(Required task): Locate each line in the items below that contains the word "dress", treating case as significant, and copy every such line.

(Provided information):
▶

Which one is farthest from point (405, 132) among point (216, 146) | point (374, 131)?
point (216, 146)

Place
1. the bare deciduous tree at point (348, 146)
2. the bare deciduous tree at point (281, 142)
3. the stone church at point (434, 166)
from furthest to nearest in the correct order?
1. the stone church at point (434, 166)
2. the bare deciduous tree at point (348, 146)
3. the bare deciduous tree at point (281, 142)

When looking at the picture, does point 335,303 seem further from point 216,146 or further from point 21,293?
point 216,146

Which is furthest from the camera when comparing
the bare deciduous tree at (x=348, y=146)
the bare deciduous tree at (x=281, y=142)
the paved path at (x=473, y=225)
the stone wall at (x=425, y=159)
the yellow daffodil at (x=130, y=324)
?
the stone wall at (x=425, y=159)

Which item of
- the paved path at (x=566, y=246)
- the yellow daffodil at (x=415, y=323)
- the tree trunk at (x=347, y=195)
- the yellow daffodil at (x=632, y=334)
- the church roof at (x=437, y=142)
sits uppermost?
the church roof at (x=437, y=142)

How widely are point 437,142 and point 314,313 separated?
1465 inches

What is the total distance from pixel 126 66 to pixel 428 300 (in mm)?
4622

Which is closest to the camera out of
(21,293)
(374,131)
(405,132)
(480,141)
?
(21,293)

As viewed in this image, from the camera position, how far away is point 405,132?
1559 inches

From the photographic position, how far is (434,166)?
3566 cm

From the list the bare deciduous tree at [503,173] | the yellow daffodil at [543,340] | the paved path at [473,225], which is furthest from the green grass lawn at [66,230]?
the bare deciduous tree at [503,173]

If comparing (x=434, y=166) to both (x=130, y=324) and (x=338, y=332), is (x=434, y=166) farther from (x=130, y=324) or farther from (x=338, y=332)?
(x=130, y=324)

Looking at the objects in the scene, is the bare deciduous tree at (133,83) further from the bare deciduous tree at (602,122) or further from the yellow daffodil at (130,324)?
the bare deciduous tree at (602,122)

◀
▶

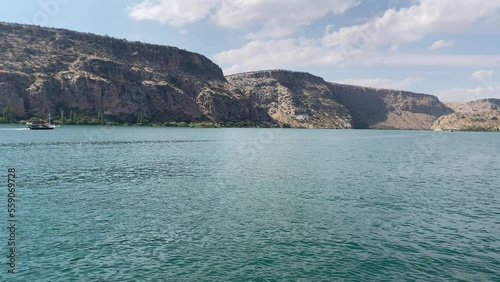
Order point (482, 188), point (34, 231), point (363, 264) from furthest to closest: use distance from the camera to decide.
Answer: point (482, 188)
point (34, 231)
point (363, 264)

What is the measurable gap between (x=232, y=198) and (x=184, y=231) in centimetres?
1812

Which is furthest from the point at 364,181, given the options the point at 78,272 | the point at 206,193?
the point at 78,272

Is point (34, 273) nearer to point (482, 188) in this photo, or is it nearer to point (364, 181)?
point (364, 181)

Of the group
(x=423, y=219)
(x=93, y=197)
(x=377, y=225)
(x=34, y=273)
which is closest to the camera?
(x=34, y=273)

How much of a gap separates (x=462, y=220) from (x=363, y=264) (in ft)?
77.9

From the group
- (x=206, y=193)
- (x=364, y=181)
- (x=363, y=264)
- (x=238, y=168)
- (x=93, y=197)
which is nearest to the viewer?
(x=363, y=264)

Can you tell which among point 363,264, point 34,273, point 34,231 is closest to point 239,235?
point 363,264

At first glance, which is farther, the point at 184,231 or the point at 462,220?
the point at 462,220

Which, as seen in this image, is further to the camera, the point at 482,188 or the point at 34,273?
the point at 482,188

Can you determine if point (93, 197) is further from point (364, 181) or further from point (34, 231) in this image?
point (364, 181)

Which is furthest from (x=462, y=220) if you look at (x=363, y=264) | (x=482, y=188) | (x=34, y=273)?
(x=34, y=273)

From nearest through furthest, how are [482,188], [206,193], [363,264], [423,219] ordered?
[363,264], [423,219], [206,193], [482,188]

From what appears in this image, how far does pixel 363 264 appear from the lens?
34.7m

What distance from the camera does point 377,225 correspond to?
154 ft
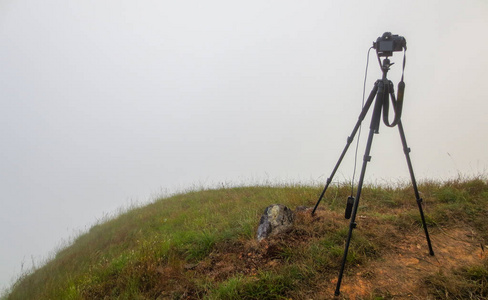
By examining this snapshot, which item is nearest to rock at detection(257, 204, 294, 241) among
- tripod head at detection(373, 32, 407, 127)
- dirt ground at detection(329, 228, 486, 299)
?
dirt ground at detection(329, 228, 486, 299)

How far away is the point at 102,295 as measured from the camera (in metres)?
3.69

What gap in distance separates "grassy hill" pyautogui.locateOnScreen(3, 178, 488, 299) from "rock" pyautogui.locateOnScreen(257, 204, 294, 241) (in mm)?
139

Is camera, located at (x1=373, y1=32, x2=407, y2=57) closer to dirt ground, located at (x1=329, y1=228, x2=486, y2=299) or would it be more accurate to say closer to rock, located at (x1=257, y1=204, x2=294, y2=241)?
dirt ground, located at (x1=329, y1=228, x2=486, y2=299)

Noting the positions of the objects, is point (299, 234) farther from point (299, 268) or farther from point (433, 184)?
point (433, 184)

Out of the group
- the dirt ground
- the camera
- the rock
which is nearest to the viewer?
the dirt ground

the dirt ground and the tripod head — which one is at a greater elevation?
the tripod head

◀
▶

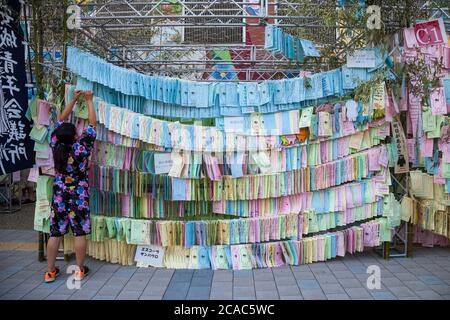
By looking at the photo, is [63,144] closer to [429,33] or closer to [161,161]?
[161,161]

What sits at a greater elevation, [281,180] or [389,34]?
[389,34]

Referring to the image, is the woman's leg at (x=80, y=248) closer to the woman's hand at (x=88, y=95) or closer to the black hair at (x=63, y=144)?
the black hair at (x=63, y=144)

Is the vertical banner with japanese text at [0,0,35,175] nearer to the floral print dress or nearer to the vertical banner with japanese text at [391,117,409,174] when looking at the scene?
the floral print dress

◀

(Result of the task):
Is the vertical banner with japanese text at [0,0,35,175] nearer to the floral print dress or nearer to the vertical banner with japanese text at [391,117,409,174] when looking at the scene?
the floral print dress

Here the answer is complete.